PROMPT: Please update the records by replacing every "sigmoid" with "S-shaped loop" and changing nothing else. Leave the pictures out of your answer.
-- Begin --
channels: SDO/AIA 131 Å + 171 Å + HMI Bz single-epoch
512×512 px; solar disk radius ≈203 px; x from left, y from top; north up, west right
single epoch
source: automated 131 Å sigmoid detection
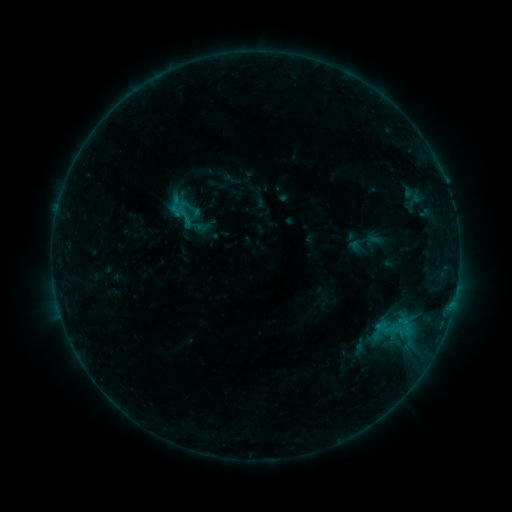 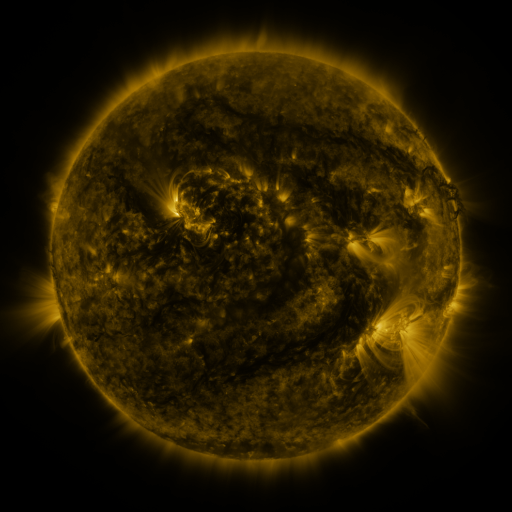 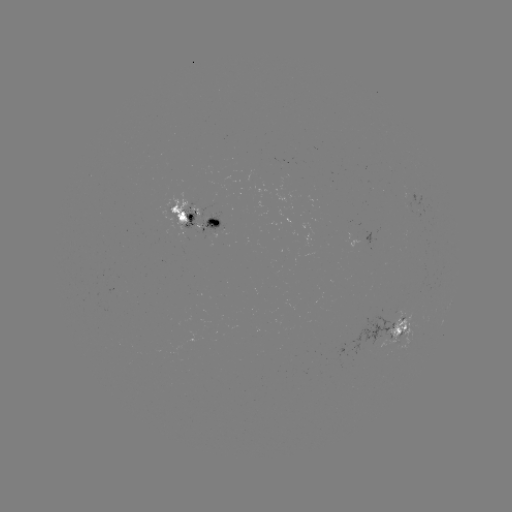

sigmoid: <bbox>170, 197, 197, 225</bbox>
-- End --
WRITTEN ANSWER:
channels: SDO/AIA 131 Å + 171 Å + HMI Bz single-epoch
512×512 px; solar disk radius ≈203 px; x from left, y from top; north up, west right
single epoch
source: automated 131 Å S-shaped loop detection

S-shaped loop: <bbox>170, 197, 197, 225</bbox>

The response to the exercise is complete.